* YOUR TASK
Under this line is a listing; return exactly the lines starting at the one with "Beautiful anamorphic lense" and running down to the one with "Chongqing. 5th June, 2022.", and leave out its pictures.

* TASK INPUT
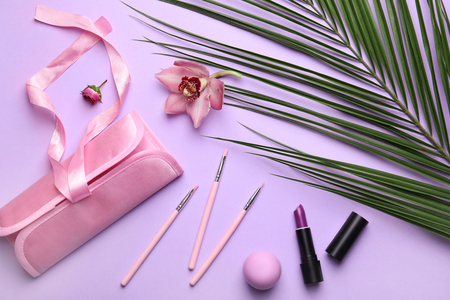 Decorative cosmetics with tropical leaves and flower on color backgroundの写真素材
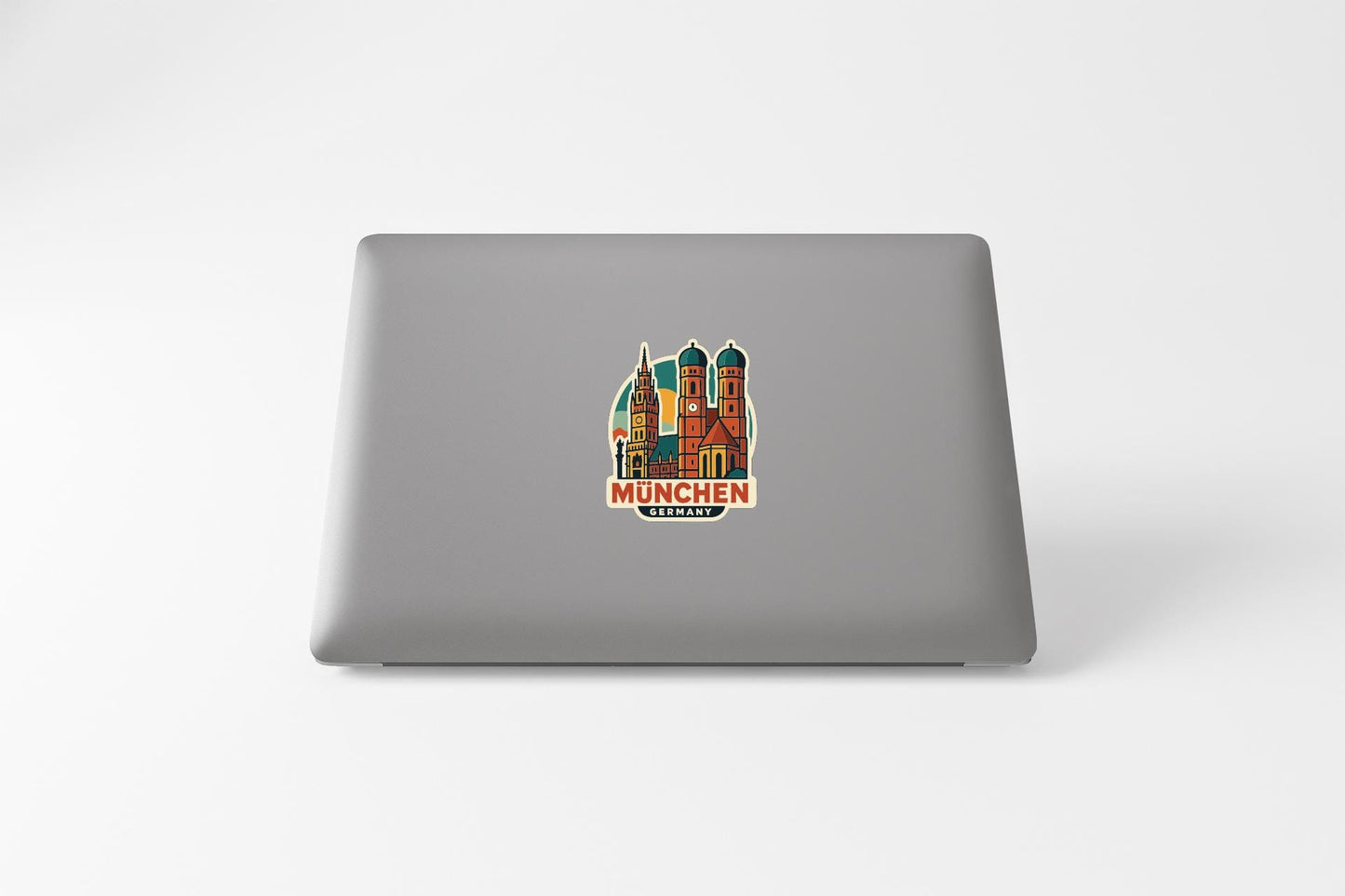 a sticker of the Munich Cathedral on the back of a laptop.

==

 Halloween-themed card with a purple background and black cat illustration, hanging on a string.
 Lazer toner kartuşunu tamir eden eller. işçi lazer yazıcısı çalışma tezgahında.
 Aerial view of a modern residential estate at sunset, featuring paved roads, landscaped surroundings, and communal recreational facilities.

* * *

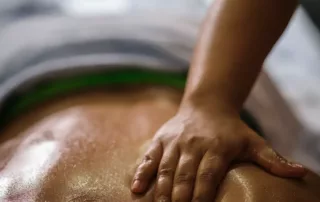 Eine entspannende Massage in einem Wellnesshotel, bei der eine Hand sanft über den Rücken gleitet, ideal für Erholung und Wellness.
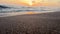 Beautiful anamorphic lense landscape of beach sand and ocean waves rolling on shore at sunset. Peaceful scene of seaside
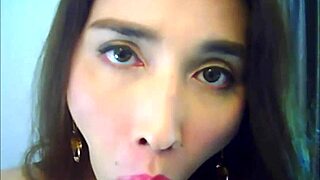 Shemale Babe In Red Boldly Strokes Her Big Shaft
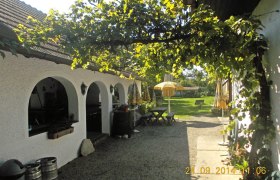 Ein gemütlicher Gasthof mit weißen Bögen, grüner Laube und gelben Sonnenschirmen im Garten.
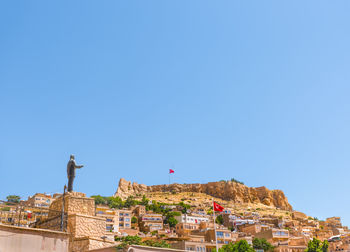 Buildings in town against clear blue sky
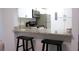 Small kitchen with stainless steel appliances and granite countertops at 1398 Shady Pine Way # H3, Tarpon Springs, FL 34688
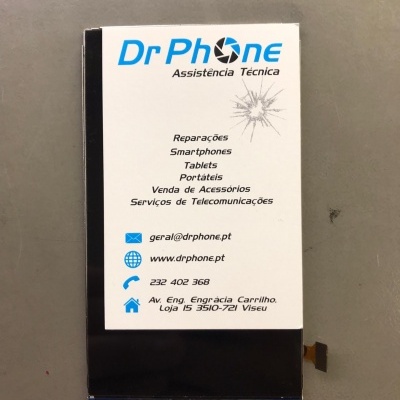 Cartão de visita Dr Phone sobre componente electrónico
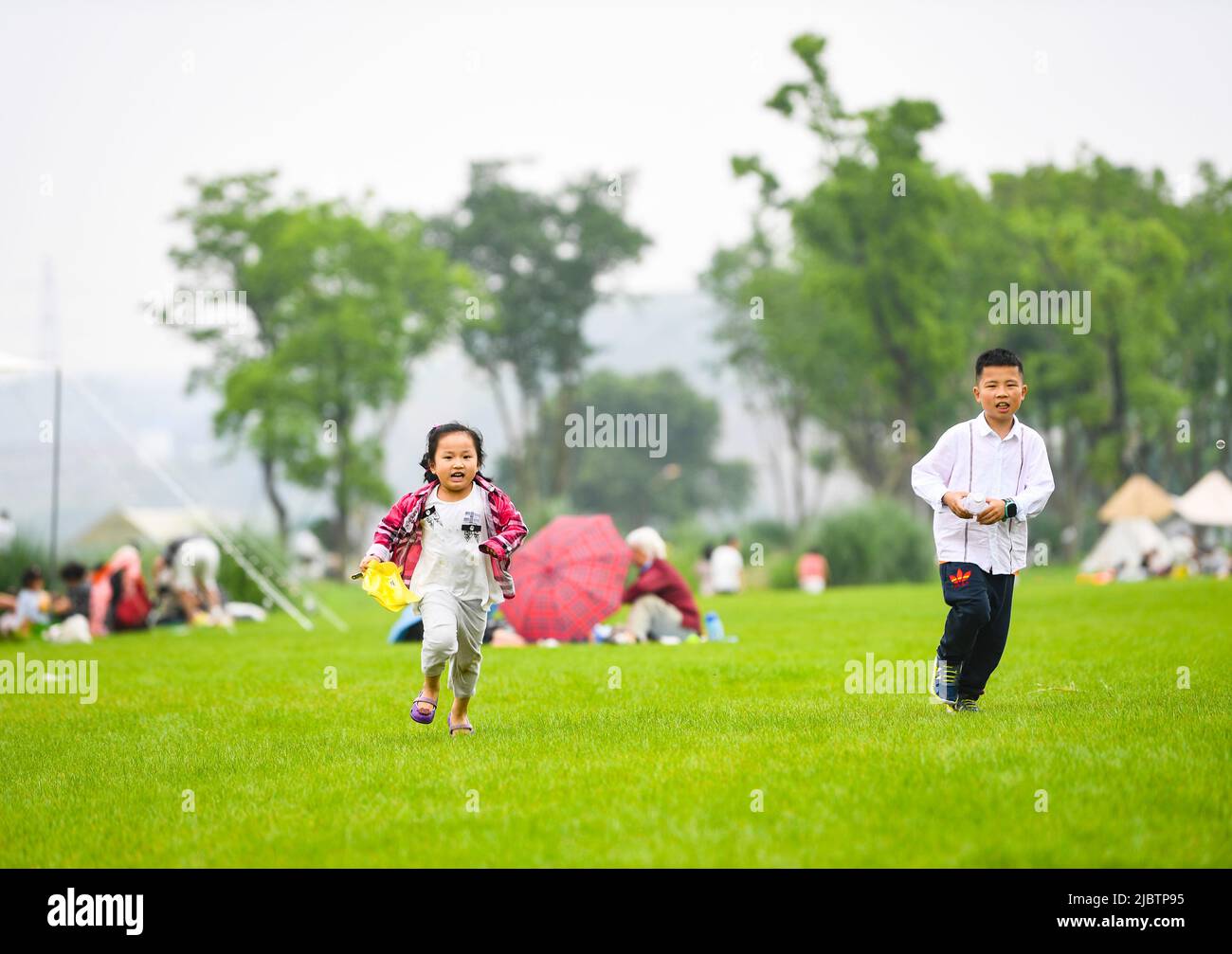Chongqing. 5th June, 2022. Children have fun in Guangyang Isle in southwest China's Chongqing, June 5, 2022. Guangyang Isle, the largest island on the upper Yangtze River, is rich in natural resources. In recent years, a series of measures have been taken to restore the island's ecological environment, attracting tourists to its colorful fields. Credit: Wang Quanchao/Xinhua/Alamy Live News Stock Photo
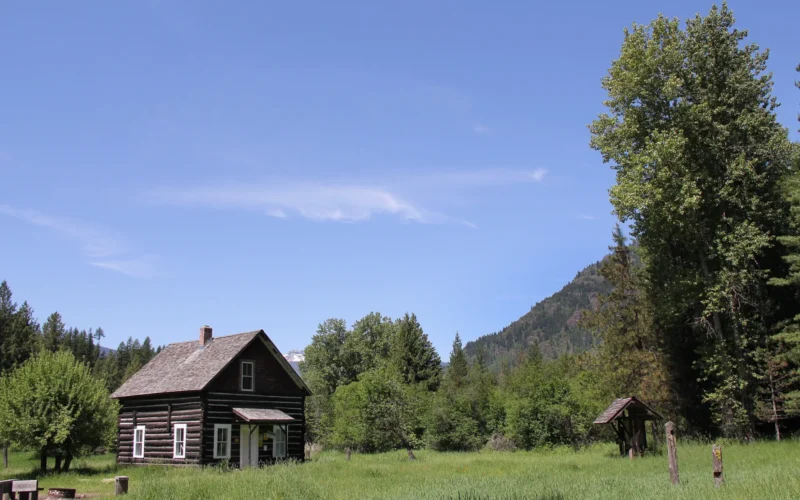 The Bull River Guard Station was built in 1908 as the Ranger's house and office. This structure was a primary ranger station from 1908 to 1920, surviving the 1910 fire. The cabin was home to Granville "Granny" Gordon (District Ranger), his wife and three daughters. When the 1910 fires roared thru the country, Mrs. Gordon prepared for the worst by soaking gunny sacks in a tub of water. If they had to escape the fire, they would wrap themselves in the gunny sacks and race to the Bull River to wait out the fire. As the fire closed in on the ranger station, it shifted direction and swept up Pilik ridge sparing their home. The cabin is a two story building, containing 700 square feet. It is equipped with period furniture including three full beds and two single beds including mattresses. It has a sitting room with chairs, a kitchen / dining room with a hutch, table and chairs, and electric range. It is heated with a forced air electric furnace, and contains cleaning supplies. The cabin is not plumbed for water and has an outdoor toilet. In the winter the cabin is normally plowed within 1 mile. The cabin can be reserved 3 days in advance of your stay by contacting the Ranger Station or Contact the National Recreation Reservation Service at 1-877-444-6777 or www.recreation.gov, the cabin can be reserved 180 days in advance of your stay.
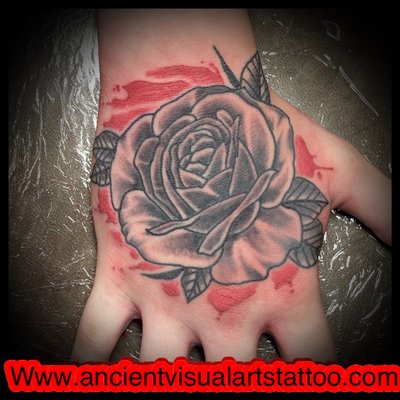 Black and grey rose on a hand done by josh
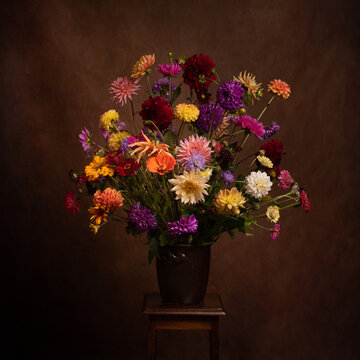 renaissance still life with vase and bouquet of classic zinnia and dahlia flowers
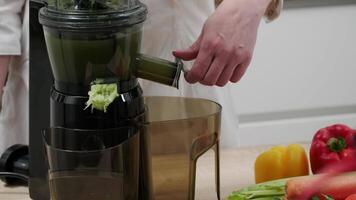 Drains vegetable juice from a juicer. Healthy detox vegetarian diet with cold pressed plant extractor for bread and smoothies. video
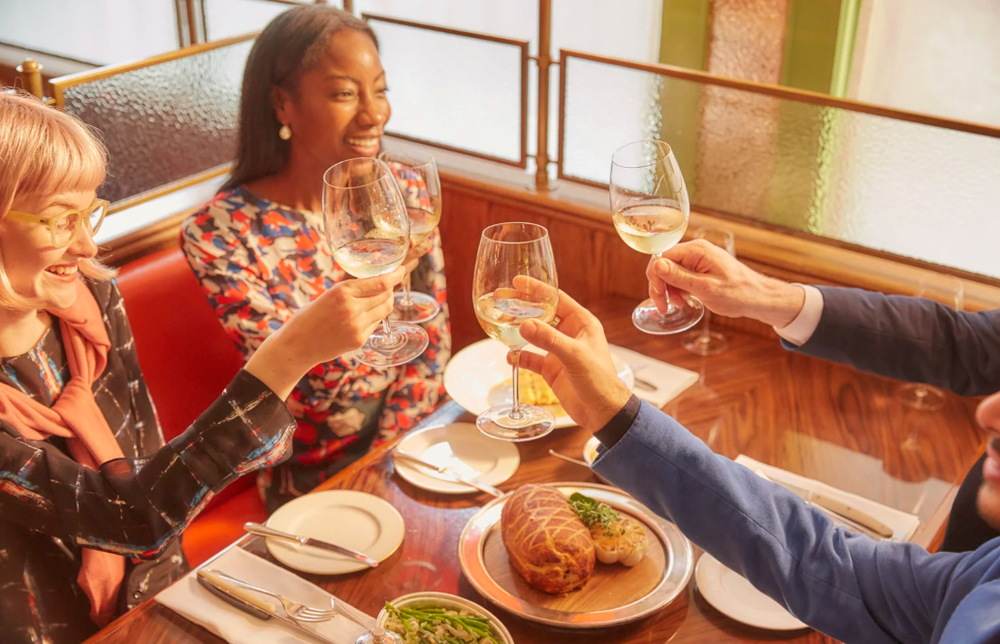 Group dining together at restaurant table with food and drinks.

* SOLUTION TO THIS TASK
 Beautiful anamorphic lense landscape of beach sand and ocean waves rolling on shore at sunset. Peaceful scene of seaside
 Shemale Babe In Red Boldly Strokes Her Big Shaft
 Ein gemütlicher Gasthof mit weißen Bögen, grüner Laube und gelben Sonnenschirmen im Garten.
 Buildings in town against clear blue sky
 Small kitchen with stainless steel appliances and granite countertops at 1398 Shady Pine Way # H3, Tarpon Springs, FL 34688
 Cartão de visita Dr Phone sobre componente electrónico
Chongqing. 5th June, 2022. Children have fun in Guangyang Isle in southwest China's Chongqing, June 5, 2022. Guangyang Isle, the largest island on the upper Yangtze River, is rich in natural resources. In recent years, a series of measures have been taken to restore the island's ecological environment, attracting tourists to its colorful fields. Credit: Wang Quanchao/Xinhua/Alamy Live News Stock Photo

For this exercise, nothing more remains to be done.